The United Kingdom was the first country to test for Ebola vaccines yet “they are far from Ebola as we are from the moon figuratively speaking”.
The disappointed professor ruled that Ghana “missed an opportunity to be involved in something which is important for our national security”.
Breaking down the elements of Ghana’s loss, he said clinical trials invariably result in a transformation of the pharmaceutical sector because a lot of investments will be made into the country.
This is how Switzerland makes $66billion a year from pharmaceutical exports. The figure, he noted, represents one-third of the country’s GDP.
“Any country with a strong pharmaceutical industry presence is able to produce the medicines and vaccines they need and they are able to export it.
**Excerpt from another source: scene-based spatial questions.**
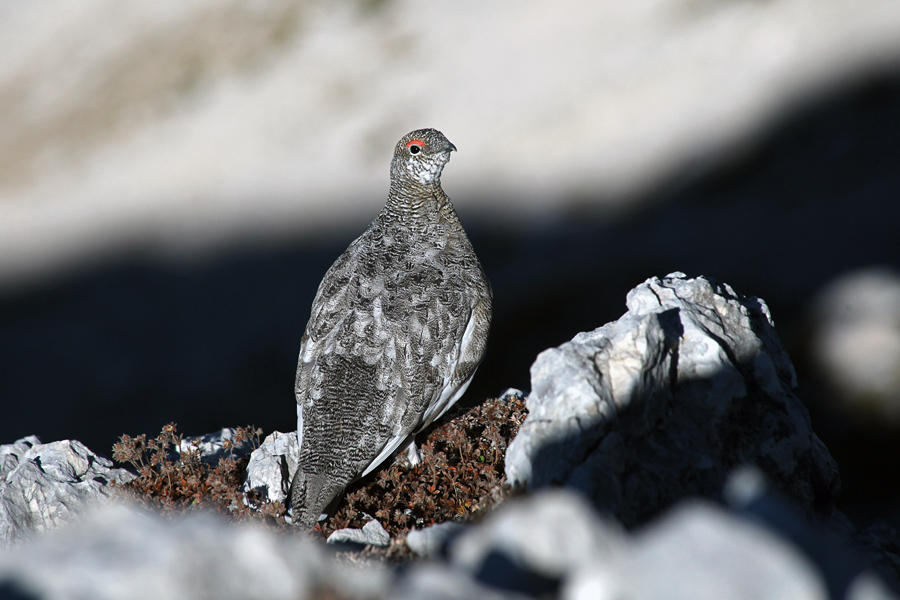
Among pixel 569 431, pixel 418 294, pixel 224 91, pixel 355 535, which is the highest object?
pixel 224 91

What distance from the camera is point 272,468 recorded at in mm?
5918

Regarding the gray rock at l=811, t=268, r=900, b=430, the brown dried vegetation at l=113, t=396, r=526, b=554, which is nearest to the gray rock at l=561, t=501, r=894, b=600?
the brown dried vegetation at l=113, t=396, r=526, b=554

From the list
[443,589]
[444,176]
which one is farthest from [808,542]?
[444,176]

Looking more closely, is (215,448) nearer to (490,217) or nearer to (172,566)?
(172,566)

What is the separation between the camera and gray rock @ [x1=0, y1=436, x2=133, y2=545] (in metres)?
5.55

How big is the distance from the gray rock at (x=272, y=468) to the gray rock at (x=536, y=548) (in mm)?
3486

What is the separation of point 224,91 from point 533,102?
23.0 ft

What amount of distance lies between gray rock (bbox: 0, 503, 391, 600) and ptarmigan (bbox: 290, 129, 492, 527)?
2.74m

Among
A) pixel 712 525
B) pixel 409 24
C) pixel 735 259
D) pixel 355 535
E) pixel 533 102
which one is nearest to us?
pixel 712 525

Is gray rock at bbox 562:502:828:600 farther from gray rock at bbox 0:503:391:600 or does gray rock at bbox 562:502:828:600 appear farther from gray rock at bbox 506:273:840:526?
gray rock at bbox 506:273:840:526

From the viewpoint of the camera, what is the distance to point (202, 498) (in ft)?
17.8

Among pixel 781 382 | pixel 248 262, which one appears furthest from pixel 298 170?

It raises money and indeed you can look at the figures, and you will notice that exports are high, GDP is high and most importantly, life expectancy is high”, Dodoo emphasized.
"Now that we must be assertive our policy makers are telling us that they don’t even know how the process works. I must say am very disappointed. Let the technocrats do their work," he stated.
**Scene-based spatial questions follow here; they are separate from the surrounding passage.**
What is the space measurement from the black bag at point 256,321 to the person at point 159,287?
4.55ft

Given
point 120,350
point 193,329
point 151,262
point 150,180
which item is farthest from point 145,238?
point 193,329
Professor Dodoo pointed out that the trials which is in three phases would have ended up leaving Ghana with critical world class pharmaceutical infrastructure.
He wondered how Ghanaians expect Korle-Bu Teaching Hosptials and other health centers to fund improved service delivery when Ghana is shying away from conducting clinical trials.
“How are we going to raise money without getting involved in world-class study?” he queried, adding, “God has given us wisdom to be proactive.”
He criticized the rejection of vaccine trial saying without trials there was no way to get antidotes to about nine diseases including the childhood killer diseases.
The trial was to be in three phases with the final phase expected to involve about 3,000 volunteers.
Susan Amankwah also explained, it was a “moral duty” for Ghana to host the trials because even Australia has contributed to getting a vaccine.
But it is even more in Ghana’s national interest because pharmaceutical giants often refrain from investing in vaccines for Africa because the continent is too poor to pay for them.
In this case however, the American government has underwritten the vaccine trials meaning there is international pharmaceutical motivation to work for a vaccine.
The US government, he said, did this because it fears that without a vaccine, if an outbreak happens in Africa again it could spread to western countries.